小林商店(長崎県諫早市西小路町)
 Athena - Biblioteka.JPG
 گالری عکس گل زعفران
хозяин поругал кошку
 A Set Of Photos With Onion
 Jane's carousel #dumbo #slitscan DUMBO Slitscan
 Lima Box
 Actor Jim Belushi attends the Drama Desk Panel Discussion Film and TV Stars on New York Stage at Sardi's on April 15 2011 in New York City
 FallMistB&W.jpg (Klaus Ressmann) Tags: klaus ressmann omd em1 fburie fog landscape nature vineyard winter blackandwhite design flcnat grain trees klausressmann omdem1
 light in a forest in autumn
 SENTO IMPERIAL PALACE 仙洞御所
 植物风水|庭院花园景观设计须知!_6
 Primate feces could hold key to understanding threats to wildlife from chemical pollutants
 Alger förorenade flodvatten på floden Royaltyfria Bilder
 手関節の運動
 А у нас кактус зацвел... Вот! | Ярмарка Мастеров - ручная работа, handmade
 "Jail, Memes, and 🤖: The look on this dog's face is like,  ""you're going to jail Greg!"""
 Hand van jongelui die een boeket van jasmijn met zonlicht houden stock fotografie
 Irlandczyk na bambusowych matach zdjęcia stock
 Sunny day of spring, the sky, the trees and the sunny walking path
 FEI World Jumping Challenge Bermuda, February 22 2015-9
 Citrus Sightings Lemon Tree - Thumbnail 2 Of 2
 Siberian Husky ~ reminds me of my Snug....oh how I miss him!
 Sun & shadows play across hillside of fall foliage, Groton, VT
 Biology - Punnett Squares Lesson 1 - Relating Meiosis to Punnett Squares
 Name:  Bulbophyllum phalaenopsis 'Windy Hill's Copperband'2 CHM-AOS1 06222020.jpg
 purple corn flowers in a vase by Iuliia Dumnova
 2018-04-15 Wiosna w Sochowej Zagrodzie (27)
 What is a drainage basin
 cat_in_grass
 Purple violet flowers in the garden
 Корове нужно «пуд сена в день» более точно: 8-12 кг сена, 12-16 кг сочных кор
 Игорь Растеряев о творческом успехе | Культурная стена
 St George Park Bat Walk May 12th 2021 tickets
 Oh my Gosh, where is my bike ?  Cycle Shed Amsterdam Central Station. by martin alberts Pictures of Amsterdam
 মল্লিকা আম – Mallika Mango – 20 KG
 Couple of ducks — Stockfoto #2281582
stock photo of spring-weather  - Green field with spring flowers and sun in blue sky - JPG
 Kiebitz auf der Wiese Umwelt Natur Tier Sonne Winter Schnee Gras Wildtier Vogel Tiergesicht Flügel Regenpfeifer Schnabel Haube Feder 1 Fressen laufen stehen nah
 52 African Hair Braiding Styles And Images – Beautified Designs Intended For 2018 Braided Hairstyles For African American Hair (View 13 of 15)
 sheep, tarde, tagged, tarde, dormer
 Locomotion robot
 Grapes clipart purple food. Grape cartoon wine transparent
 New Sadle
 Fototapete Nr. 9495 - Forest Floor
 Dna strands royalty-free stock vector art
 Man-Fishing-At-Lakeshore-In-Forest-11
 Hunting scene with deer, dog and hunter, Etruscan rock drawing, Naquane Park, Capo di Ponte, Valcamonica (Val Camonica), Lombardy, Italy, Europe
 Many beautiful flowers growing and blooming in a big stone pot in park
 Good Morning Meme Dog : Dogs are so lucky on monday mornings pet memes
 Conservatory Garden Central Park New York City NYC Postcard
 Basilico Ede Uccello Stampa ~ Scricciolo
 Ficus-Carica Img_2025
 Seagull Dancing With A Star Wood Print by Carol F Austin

--------------------

§ ASSIGNED TASK
From the entries above, print the lines beginning at the one with "Alger förorenade flodvatten" and stopping after the one with "sheep, tarde, tagged, tarde, dormer", exactly as written and with nothing else.

§ SOLUTION FOR THIS TASK
 Alger förorenade flodvatten på floden Royaltyfria Bilder
 手関節の運動
 А у нас кактус зацвел... Вот! | Ярмарка Мастеров - ручная работа, handmade
 "Jail, Memes, and 🤖: The look on this dog's face is like,  ""you're going to jail Greg!"""
 Hand van jongelui die een boeket van jasmijn met zonlicht houden stock fotografie
 Irlandczyk na bambusowych matach zdjęcia stock
 Sunny day of spring, the sky, the trees and the sunny walking path
 FEI World Jumping Challenge Bermuda, February 22 2015-9
 Citrus Sightings Lemon Tree - Thumbnail 2 Of 2
 Siberian Husky ~ reminds me of my Snug....oh how I miss him!
 Sun & shadows play across hillside of fall foliage, Groton, VT
 Biology - Punnett Squares Lesson 1 - Relating Meiosis to Punnett Squares
 Name:  Bulbophyllum phalaenopsis 'Windy Hill's Copperband'2 CHM-AOS1 06222020.jpg
 purple corn flowers in a vase by Iuliia Dumnova
 2018-04-15 Wiosna w Sochowej Zagrodzie (27)
 What is a drainage basin
 cat_in_grass
 Purple violet flowers in the garden
 Корове нужно «пуд сена в день» более точно: 8-12 кг сена, 12-16 кг сочных кор
 Игорь Растеряев о творческом успехе | Культурная стена
 St George Park Bat Walk May 12th 2021 tickets
 Oh my Gosh, where is my bike ?  Cycle Shed Amsterdam Central Station. by martin alberts Pictures of Amsterdam
 মল্লিকা আম – Mallika Mango – 20 KG
 Couple of ducks — Stockfoto #2281582
stock photo of spring-weather  - Green field with spring flowers and sun in blue sky - JPG
 Kiebitz auf der Wiese Umwelt Natur Tier Sonne Winter Schnee Gras Wildtier Vogel Tiergesicht Flügel Regenpfeifer Schnabel Haube Feder 1 Fressen laufen stehen nah
 52 African Hair Braiding Styles And Images – Beautified Designs Intended For 2018 Braided Hairstyles For African American Hair (View 13 of 15)
 sheep, tarde, tagged, tarde, dormer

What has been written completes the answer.